§ **DATA ENTRIES**
▬▬▬▬▬▬▬▬▬▬
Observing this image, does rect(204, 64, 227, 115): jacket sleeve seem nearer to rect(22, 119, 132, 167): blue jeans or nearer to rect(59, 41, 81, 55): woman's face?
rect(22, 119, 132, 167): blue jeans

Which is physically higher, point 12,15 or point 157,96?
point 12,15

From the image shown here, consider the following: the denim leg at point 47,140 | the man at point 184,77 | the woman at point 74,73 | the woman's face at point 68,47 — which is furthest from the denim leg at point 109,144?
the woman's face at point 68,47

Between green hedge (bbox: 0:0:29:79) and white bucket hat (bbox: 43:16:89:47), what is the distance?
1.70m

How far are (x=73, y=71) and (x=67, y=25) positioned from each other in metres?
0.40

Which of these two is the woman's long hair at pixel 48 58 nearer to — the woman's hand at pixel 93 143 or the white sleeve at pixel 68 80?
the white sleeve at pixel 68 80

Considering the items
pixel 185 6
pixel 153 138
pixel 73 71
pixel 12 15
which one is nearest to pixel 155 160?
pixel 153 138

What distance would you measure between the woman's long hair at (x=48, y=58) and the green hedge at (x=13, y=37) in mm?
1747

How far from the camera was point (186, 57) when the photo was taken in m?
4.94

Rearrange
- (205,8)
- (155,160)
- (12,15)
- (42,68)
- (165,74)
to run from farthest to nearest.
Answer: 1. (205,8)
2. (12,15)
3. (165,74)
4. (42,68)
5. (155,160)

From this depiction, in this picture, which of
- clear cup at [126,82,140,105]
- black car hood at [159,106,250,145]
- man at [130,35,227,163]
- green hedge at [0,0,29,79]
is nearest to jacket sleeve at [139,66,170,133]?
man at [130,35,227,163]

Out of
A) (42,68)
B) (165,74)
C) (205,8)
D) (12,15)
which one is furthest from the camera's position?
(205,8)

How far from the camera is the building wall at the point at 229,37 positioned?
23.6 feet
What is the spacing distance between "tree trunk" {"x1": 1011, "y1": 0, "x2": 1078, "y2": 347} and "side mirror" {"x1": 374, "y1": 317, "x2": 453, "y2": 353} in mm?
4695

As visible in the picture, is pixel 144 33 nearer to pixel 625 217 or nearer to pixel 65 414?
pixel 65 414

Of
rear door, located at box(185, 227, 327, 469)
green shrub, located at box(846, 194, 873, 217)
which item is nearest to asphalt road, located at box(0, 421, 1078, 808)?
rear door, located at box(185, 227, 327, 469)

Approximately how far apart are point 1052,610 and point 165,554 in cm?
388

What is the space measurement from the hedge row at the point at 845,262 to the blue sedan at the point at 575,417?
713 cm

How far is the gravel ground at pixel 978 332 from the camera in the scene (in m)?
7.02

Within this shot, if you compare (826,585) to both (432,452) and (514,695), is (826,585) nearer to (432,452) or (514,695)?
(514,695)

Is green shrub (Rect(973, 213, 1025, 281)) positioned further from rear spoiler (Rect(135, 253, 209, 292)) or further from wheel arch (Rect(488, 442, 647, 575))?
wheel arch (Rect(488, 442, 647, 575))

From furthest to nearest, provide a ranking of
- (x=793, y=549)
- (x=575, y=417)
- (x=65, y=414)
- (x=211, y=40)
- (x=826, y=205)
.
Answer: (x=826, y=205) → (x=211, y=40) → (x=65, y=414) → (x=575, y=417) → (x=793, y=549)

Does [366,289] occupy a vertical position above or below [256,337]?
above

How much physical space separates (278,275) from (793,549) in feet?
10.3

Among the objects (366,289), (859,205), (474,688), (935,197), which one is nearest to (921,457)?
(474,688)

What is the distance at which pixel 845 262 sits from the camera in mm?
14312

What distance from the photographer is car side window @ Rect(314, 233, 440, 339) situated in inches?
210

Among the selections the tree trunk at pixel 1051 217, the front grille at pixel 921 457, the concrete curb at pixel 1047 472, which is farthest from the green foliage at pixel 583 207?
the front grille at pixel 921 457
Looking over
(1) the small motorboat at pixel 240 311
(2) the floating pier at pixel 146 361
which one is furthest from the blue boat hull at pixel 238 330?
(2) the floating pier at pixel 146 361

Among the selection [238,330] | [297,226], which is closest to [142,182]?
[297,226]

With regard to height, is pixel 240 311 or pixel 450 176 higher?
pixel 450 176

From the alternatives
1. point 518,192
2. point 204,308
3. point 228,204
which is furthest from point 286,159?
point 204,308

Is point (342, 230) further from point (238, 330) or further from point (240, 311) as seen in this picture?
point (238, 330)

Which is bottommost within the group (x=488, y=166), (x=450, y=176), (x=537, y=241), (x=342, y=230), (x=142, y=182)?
▬▬▬▬▬▬▬▬▬▬
§ **REQUIREMENT**
Reproduce the items verbatim, starting from the first line and stopping after the line that contains "5. (155,160)".

§ **WRITTEN ANSWER**
Observing this image, does rect(204, 64, 227, 115): jacket sleeve seem nearer to rect(22, 119, 132, 167): blue jeans or nearer to rect(59, 41, 81, 55): woman's face?
rect(22, 119, 132, 167): blue jeans

Which is physically higher, point 12,15 or point 157,96?
point 12,15

From the image shown here, consider the following: the denim leg at point 47,140 | the man at point 184,77 | the woman at point 74,73 | the woman's face at point 68,47 — which is furthest from the denim leg at point 109,144?
the woman's face at point 68,47

Between green hedge (bbox: 0:0:29:79) and white bucket hat (bbox: 43:16:89:47), what is the distance?
1.70m

How far are (x=73, y=71) and (x=67, y=25) positioned from each other in metres?
0.40

Which of these two is the woman's long hair at pixel 48 58 nearer to — the woman's hand at pixel 93 143 or the white sleeve at pixel 68 80?
the white sleeve at pixel 68 80

Considering the items
pixel 185 6
pixel 153 138
pixel 73 71
pixel 12 15
which one is nearest to pixel 155 160?
pixel 153 138

What distance would you measure between the woman's long hair at (x=48, y=58) and the green hedge at (x=13, y=37) in mm?
1747

How far from the camera was point (186, 57) when the photo was taken in m?
4.94

Rearrange
- (205,8)
- (155,160)
- (12,15)
- (42,68)
- (165,74)
to run from farthest to nearest.
Answer: 1. (205,8)
2. (12,15)
3. (165,74)
4. (42,68)
5. (155,160)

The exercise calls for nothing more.